Source data: Begin

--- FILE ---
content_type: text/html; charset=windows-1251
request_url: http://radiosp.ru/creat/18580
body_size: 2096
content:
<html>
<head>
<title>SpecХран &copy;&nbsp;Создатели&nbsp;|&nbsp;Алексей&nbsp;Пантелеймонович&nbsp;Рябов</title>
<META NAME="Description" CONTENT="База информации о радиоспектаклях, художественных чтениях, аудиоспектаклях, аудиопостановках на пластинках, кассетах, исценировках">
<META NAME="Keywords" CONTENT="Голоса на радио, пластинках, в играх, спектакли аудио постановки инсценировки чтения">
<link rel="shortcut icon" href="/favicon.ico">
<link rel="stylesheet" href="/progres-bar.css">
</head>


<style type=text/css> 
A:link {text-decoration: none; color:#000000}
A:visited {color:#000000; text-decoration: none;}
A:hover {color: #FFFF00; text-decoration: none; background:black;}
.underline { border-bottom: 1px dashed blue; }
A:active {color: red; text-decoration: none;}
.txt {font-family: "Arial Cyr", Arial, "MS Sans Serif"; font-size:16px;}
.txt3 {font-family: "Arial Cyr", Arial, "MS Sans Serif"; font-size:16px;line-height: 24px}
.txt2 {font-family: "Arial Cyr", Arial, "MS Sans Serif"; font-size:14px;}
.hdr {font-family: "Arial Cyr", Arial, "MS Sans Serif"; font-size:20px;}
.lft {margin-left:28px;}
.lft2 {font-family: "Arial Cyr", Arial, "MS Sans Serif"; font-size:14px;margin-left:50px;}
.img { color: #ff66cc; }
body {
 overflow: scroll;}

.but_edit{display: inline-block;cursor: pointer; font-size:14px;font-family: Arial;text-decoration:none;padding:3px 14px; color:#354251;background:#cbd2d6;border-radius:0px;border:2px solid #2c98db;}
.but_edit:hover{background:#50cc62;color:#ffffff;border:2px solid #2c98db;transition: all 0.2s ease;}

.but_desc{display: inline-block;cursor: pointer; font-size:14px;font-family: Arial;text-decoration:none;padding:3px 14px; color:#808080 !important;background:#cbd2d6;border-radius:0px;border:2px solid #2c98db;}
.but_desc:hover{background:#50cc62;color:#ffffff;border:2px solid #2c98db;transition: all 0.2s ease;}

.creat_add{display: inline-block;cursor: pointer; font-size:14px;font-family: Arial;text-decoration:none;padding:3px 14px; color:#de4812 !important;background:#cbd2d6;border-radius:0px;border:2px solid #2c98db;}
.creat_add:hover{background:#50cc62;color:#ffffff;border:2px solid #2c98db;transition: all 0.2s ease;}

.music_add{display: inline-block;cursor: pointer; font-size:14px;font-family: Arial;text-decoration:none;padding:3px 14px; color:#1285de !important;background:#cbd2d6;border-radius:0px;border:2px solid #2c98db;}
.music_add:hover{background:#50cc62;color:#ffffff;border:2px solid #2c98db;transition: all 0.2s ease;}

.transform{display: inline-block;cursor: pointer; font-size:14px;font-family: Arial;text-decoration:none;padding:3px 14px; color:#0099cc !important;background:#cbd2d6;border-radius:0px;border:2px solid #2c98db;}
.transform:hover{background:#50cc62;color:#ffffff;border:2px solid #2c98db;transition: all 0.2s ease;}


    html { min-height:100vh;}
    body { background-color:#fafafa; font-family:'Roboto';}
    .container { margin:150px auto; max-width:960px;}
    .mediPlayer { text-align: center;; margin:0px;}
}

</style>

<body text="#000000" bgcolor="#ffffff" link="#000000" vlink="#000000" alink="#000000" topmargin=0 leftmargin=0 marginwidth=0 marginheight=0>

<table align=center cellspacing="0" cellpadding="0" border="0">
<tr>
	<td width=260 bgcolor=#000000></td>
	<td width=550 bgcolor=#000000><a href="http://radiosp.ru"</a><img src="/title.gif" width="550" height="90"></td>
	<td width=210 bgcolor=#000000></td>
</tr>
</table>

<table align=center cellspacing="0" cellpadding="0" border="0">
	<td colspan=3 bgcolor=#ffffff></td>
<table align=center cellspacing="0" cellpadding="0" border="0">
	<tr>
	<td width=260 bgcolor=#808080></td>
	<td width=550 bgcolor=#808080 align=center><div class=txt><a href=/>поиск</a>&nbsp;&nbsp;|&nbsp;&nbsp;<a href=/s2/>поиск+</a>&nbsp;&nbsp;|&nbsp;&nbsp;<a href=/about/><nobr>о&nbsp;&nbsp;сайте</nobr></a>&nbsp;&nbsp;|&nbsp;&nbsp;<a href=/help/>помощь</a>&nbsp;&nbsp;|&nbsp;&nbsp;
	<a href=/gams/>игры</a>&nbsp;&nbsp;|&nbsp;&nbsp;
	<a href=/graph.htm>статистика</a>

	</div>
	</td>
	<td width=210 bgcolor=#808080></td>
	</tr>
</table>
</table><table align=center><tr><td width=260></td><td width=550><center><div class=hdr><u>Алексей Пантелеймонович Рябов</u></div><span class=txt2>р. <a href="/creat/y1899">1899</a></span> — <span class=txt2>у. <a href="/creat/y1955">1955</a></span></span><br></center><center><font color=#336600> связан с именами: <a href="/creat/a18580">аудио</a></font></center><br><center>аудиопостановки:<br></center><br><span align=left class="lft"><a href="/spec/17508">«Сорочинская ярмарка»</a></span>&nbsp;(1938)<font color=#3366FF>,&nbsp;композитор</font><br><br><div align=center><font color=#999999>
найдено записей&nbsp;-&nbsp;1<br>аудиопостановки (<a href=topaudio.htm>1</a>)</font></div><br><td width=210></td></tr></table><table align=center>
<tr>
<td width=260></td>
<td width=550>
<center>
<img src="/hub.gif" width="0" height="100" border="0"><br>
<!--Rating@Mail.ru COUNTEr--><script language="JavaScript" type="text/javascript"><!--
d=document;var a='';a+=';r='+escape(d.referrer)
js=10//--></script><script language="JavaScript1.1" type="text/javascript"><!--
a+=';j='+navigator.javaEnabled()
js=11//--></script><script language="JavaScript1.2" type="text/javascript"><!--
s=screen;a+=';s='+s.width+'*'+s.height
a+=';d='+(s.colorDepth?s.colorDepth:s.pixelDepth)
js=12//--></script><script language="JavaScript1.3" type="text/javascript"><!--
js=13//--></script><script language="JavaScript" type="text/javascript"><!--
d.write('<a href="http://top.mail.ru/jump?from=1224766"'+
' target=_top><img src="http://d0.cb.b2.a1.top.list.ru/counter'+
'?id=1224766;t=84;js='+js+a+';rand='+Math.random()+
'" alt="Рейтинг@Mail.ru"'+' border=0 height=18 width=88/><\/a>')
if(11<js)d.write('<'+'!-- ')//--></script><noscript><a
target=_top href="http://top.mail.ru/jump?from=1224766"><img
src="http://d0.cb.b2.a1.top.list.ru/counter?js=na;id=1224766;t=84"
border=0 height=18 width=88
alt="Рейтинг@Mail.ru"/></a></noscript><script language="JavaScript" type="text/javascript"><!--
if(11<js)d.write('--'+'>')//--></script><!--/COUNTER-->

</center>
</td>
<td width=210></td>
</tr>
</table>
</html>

Source data: End

- **Action item**
Print exactly, and only, the lines from the line that contains "s=screen;a+=';s='+s.width+'*'+s.height" through the last line of the records.

- **Task result**
s=screen;a+=';s='+s.width+'*'+s.height
a+=';d='+(s.colorDepth?s.colorDepth:s.pixelDepth)
js=12//--></script><script language="JavaScript1.3" type="text/javascript"><!--
js=13//--></script><script language="JavaScript" type="text/javascript"><!--
d.write('<a href="http://top.mail.ru/jump?from=1224766"'+
' target=_top><img src="http://d0.cb.b2.a1.top.list.ru/counter'+
'?id=1224766;t=84;js='+js+a+';rand='+Math.random()+
'" alt="Рейтинг@Mail.ru"'+' border=0 height=18 width=88/><\/a>')
if(11<js)d.write('<'+'!-- ')//--></script><noscript><a
target=_top href="http://top.mail.ru/jump?from=1224766"><img
src="http://d0.cb.b2.a1.top.list.ru/counter?js=na;id=1224766;t=84"
border=0 height=18 width=88
alt="Рейтинг@Mail.ru"/></a></noscript><script language="JavaScript" type="text/javascript"><!--
if(11<js)d.write('--'+'>')//--></script><!--/COUNTER-->

</center>
</td>
<td width=210></td>
</tr>
</table>
</html>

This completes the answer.